■ RECORD EXTRACTS:

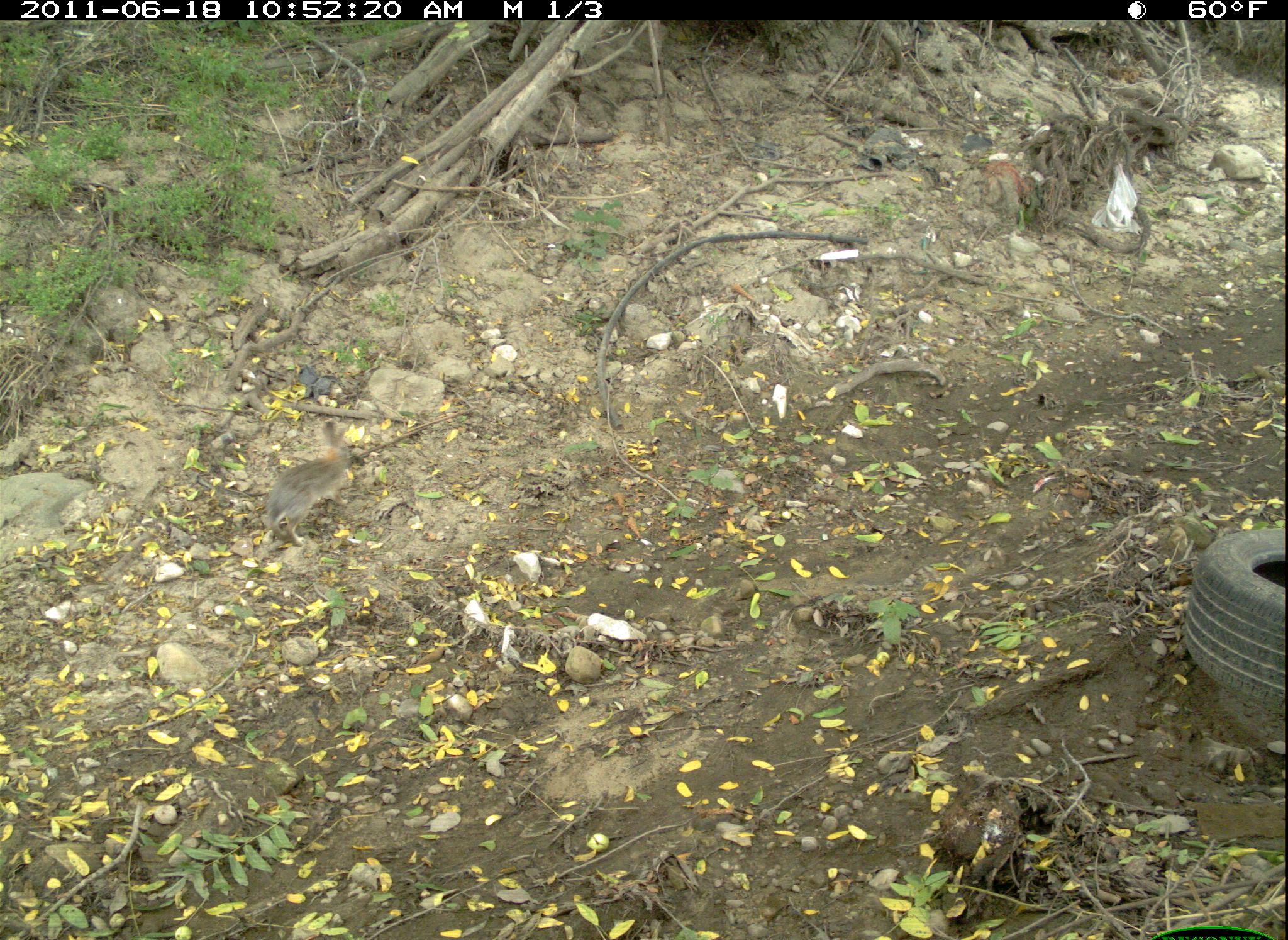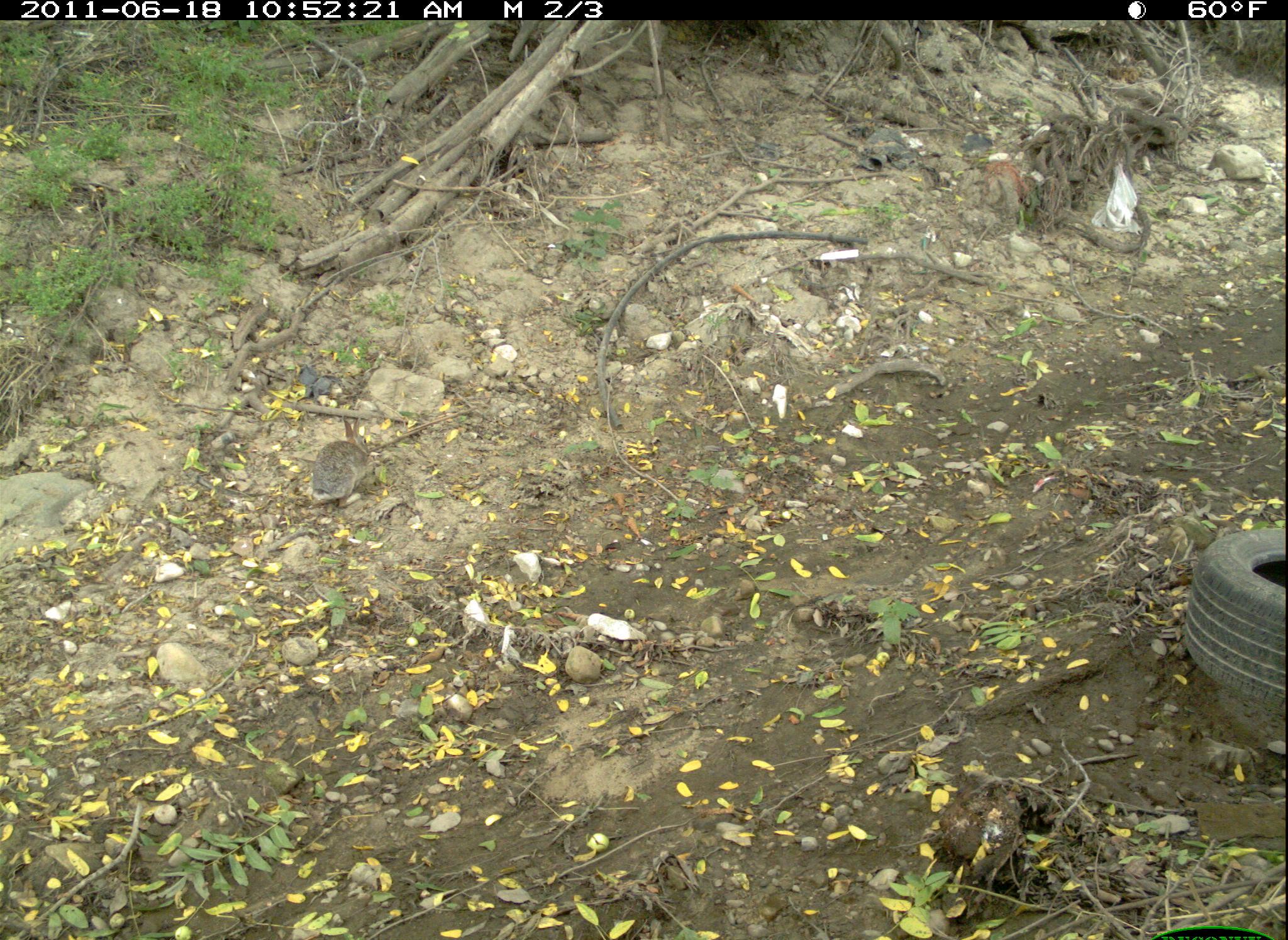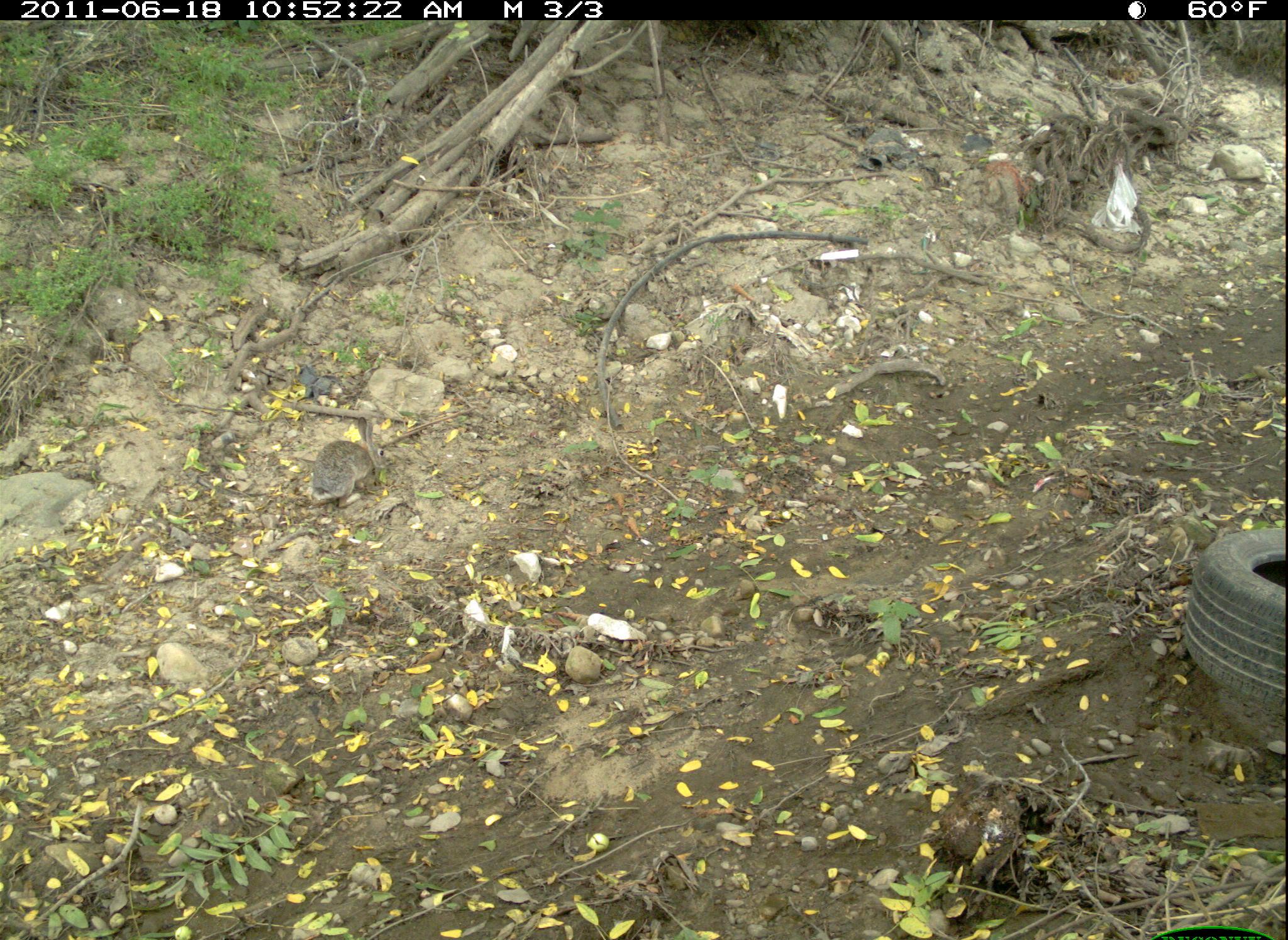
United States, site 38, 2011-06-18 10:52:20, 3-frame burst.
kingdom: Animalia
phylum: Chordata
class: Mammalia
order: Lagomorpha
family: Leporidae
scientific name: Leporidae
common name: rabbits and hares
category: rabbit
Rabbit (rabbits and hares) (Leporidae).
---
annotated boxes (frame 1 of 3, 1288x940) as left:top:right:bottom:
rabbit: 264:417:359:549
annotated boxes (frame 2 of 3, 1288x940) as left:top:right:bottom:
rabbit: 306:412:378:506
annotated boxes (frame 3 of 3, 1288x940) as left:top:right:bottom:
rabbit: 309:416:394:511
==
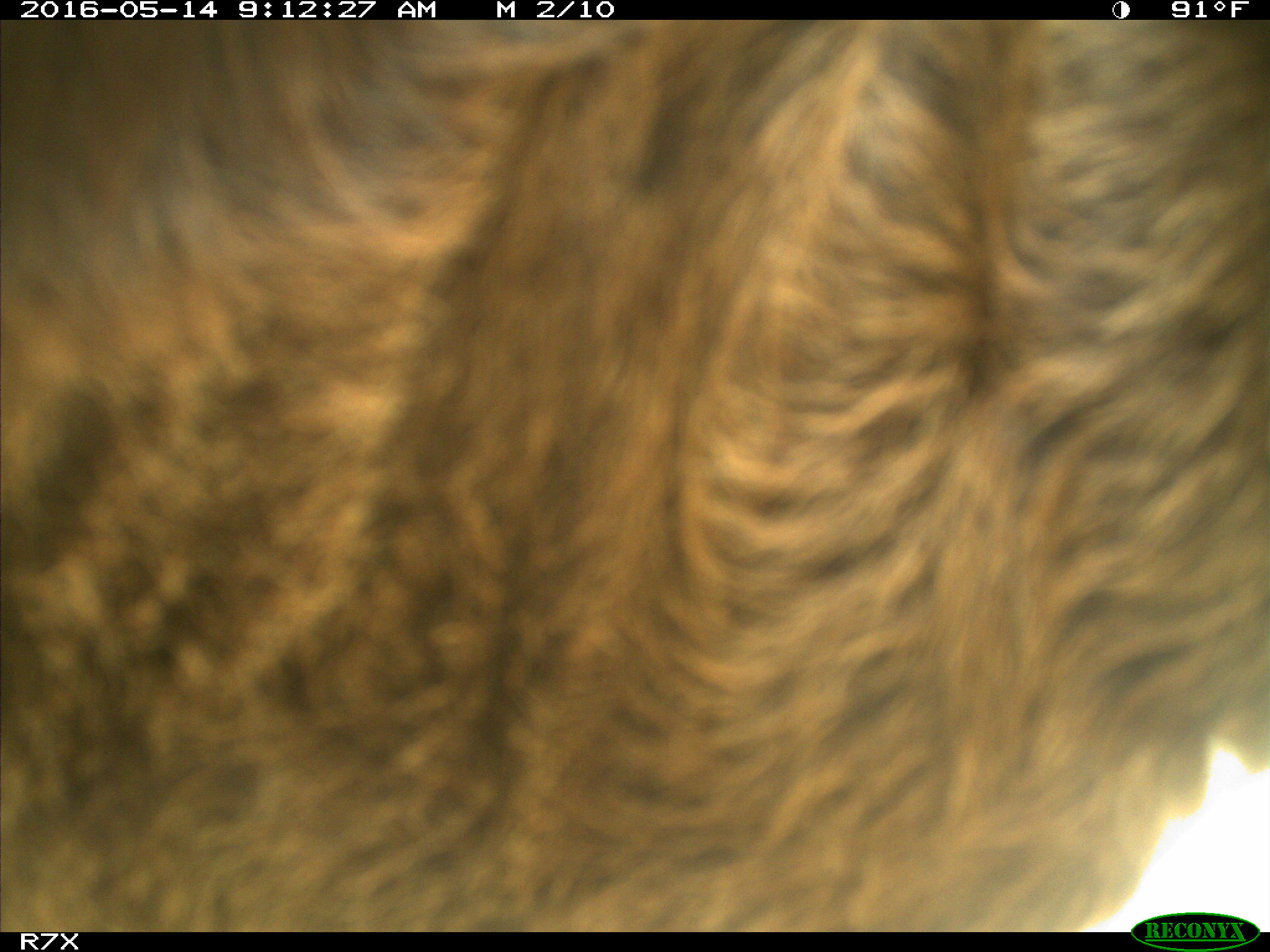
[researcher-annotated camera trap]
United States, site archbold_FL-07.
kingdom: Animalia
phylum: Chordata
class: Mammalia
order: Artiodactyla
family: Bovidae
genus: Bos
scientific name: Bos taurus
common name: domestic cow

■ ABOUT THIS EXERCISE: Please reproduce the lines from the line with "[researcher-annotated camera trap]" to the line with "common name: domestic cow", both ends included, exactly as they appear above.

■ SOLUTION TO THIS EXERCISE:
[researcher-annotated camera trap]
United States, site archbold_FL-07.
kingdom: Animalia
phylum: Chordata
class: Mammalia
order: Artiodactyla
family: Bovidae
genus: Bos
scientific name: Bos taurus
common name: domestic cow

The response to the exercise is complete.